▶ [PROBLEM TO WORK ON]:
What you return should be every line below, word for word, and none of the images.

▶ [SUPPLIED ENTRIES]:
>>

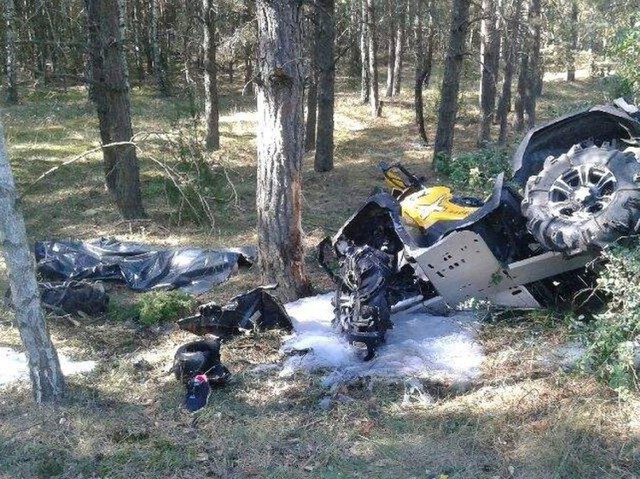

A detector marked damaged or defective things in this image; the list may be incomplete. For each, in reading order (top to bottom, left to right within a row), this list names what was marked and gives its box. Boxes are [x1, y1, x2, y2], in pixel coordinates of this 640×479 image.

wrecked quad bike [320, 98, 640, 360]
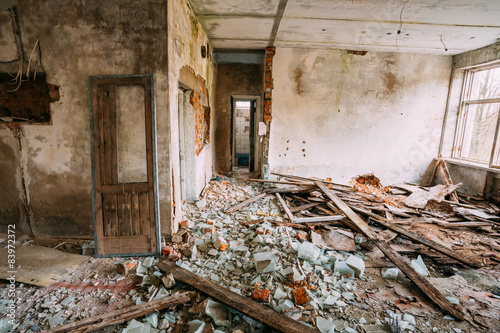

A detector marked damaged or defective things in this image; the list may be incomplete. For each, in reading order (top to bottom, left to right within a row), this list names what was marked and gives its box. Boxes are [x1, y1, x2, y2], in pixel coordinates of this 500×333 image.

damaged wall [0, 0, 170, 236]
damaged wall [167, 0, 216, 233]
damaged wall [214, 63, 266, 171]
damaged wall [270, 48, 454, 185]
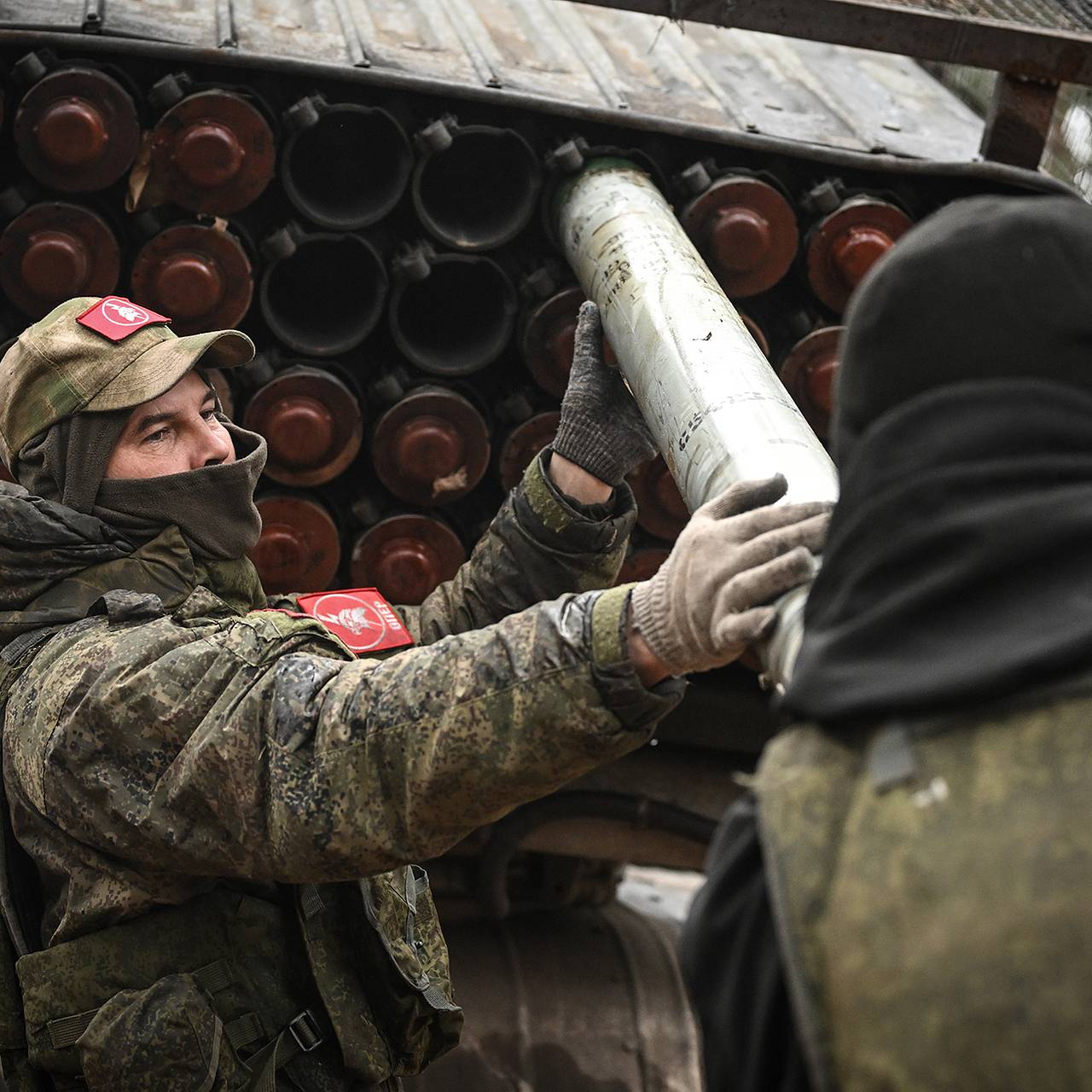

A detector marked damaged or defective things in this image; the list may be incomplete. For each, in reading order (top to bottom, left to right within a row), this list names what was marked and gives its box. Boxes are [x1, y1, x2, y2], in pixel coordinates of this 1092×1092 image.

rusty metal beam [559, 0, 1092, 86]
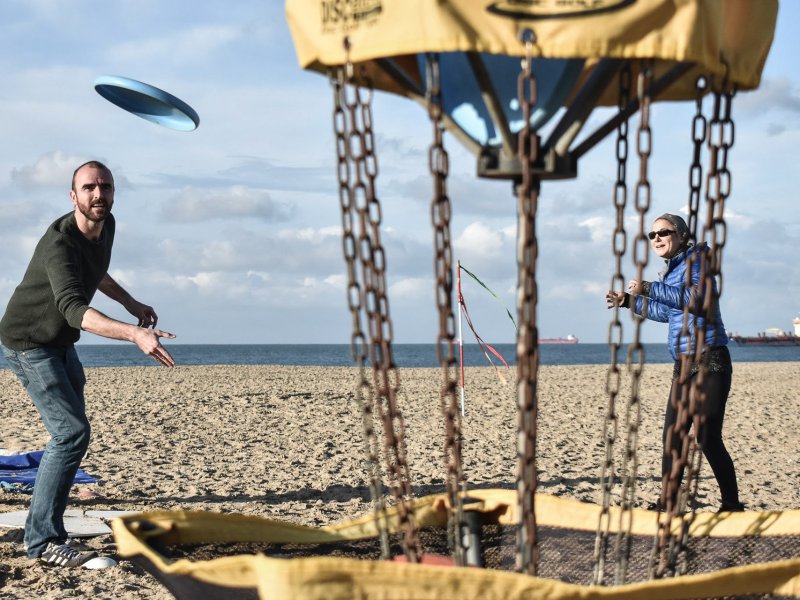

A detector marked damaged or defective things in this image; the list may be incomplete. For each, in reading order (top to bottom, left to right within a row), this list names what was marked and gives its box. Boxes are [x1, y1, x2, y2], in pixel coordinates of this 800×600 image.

<<

▶ [ANSWER SECTION]:
A detector marked damaged or defective things in this image; the list may be incomplete. For each, in reading order (top to bottom, left to right within a row), this list names what was marked and gives its box. Boxes are [x1, y1, x2, y2], in pixel coordinates of this 640×479 image.

wrecked quad bike [320, 98, 640, 360]

A detector marked damaged or defective things in this image; the list may be incomplete. For each, in reading order (top to bottom, left to right within a row), this list names what was marked and gives its box. Boxes are [x1, y1, x2, y2], in pixel coordinates of this 500×333 image.

damaged wall [0, 0, 170, 236]
damaged wall [167, 0, 216, 233]
damaged wall [214, 63, 266, 171]
damaged wall [270, 48, 454, 185]

A detector marked damaged or defective things in this image; the list may be incomplete. For each, in reading order (top to bottom, left to right within a row), this list names what was marked and gives its box. Boxes are [x1, y1, x2, y2], in pixel coordinates of this 1092×1092 image.

rusty metal beam [559, 0, 1092, 86]

A detector marked damaged or defective things in this image; the list may be incomplete. For each, in reading order (top to bottom, left to right within a row), this list names what was marked and gives its box. Boxes are [x1, y1, x2, y2], in pixel coordinates of this 800×600 image.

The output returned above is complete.